━━━━━ RECORDED DATA ━━━━━
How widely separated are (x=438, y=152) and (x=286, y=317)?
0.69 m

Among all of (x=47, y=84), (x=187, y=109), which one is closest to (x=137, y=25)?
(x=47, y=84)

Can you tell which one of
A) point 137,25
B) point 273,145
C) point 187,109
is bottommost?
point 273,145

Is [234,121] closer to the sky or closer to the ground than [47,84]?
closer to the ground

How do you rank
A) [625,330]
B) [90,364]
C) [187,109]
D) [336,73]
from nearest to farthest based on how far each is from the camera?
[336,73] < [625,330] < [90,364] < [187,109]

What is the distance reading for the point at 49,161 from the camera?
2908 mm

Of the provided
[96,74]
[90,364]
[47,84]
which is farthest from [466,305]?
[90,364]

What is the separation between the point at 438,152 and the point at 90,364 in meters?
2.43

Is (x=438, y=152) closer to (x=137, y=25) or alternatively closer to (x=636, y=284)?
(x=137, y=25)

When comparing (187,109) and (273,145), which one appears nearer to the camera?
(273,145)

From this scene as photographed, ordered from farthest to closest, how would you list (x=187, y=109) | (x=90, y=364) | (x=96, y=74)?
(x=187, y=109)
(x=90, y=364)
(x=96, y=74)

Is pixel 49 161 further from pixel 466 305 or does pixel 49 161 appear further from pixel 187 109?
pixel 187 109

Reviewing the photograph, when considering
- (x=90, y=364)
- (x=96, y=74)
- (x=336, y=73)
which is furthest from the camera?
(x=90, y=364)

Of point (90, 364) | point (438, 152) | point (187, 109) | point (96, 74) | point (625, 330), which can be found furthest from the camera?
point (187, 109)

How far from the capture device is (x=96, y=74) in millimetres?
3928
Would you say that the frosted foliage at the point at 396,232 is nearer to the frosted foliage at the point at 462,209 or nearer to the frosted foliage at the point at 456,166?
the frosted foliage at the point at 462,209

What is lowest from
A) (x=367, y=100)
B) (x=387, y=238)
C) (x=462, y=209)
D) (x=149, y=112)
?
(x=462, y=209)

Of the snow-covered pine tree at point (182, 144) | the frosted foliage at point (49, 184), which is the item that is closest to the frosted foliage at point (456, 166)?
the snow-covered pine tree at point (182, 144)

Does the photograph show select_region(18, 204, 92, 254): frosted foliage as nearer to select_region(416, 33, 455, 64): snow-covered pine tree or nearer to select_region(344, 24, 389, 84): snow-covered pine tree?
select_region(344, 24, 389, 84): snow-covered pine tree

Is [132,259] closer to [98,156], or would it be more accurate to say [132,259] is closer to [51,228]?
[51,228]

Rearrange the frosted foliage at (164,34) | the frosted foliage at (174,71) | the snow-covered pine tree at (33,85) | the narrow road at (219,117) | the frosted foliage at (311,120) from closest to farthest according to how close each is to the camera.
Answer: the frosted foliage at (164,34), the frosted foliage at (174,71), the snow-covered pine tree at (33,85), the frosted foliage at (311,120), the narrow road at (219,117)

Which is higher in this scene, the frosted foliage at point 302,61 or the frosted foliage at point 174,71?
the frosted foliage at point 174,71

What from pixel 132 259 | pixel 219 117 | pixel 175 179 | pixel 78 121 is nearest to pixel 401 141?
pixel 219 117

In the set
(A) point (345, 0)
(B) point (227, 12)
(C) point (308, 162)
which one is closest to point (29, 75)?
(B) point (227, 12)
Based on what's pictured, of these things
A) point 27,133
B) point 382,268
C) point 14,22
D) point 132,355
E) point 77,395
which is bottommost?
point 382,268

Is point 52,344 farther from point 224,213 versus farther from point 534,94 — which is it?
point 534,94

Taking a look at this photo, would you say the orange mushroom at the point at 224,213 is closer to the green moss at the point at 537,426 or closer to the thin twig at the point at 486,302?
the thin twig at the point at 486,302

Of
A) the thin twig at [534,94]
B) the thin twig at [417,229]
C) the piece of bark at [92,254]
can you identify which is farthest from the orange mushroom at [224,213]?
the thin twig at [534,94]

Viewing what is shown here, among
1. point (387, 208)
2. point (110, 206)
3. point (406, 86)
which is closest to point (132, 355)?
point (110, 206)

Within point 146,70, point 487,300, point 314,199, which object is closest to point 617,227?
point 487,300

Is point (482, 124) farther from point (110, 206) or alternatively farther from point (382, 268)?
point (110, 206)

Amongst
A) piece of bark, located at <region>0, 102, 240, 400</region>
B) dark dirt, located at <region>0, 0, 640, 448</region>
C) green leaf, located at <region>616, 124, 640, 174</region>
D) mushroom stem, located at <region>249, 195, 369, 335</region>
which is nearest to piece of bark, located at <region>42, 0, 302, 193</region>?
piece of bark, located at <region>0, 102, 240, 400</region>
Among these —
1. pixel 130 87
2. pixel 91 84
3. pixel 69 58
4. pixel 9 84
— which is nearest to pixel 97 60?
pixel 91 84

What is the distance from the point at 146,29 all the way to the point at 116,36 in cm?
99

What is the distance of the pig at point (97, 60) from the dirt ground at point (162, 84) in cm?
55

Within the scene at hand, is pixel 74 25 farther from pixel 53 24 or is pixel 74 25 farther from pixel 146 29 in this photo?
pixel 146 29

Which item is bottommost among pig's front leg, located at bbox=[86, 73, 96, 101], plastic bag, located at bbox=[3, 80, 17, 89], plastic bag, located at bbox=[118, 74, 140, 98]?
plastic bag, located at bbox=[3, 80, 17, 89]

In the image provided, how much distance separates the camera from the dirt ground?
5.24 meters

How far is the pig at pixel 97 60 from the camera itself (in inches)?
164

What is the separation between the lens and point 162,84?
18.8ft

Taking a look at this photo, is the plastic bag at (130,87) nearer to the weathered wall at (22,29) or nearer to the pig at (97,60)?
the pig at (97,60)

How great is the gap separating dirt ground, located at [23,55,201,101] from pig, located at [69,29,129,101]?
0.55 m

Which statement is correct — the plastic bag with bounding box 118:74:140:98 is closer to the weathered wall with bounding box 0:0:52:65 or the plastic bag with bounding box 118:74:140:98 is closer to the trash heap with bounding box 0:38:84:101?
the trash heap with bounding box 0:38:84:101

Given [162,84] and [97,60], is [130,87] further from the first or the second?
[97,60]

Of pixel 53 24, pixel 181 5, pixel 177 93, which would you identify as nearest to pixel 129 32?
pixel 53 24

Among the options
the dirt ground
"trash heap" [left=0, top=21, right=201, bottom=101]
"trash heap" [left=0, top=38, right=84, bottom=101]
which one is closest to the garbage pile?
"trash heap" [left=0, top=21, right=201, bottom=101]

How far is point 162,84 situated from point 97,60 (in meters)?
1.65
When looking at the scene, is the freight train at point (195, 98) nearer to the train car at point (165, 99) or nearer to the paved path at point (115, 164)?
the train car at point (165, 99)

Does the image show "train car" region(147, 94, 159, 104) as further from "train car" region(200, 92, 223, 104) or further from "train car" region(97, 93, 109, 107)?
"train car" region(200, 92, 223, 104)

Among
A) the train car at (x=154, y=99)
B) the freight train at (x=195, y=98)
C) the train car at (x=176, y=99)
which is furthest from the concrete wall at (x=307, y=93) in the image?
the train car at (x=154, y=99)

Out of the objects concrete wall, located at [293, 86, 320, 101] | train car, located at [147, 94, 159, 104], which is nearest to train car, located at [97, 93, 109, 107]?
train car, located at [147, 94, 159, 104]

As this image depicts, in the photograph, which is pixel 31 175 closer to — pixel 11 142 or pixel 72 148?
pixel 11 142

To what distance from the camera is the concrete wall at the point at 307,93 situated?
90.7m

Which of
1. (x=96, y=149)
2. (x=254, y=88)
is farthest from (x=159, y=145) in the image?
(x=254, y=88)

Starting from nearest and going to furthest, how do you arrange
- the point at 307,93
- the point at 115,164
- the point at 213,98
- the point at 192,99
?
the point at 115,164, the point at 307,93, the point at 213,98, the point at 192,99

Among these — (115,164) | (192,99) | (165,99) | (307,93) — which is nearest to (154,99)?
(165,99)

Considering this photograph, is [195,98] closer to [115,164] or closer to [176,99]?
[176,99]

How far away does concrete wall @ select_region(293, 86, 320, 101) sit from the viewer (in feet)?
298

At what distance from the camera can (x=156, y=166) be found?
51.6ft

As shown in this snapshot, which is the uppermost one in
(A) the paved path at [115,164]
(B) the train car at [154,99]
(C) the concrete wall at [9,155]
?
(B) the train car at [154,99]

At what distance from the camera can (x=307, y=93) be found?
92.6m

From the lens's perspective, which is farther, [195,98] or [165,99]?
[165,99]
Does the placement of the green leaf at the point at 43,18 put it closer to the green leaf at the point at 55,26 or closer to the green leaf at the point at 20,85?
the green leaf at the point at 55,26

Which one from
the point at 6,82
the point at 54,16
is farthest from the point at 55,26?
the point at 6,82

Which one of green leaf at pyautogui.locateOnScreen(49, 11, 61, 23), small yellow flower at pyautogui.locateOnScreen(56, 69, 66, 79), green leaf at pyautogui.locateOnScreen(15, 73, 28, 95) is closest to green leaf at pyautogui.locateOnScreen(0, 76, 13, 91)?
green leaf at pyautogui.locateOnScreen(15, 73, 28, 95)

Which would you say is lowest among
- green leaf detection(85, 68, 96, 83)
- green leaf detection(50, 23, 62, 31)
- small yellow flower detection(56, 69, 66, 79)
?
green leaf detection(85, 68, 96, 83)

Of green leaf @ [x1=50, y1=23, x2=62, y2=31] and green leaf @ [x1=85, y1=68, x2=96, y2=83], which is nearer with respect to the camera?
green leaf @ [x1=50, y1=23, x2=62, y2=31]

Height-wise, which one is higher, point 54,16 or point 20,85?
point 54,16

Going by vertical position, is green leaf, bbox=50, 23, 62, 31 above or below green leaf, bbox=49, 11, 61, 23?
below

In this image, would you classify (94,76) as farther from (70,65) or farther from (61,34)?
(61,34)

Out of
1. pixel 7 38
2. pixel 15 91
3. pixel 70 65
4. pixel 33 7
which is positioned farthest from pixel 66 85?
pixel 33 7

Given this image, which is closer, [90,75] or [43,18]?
━━━━━
*CHALLENGE*
Exactly as written, give again every line from the one containing "Of green leaf @" through the last line of the material above, and no other lines.

*TASK SOLUTION*
Of green leaf @ [x1=50, y1=23, x2=62, y2=31] and green leaf @ [x1=85, y1=68, x2=96, y2=83], which is nearer with respect to the camera?
green leaf @ [x1=50, y1=23, x2=62, y2=31]

Height-wise, which one is higher, point 54,16 or point 20,85?
point 54,16

Going by vertical position, is green leaf, bbox=50, 23, 62, 31 above or below green leaf, bbox=49, 11, 61, 23?
below

In this image, would you classify (94,76) as farther from (70,65) or farther from (61,34)?
(61,34)

Out of
1. pixel 7 38
2. pixel 15 91
3. pixel 70 65
4. pixel 33 7
which is positioned farthest from pixel 66 85?
pixel 33 7

Given this image, which is closer, [90,75] or [43,18]?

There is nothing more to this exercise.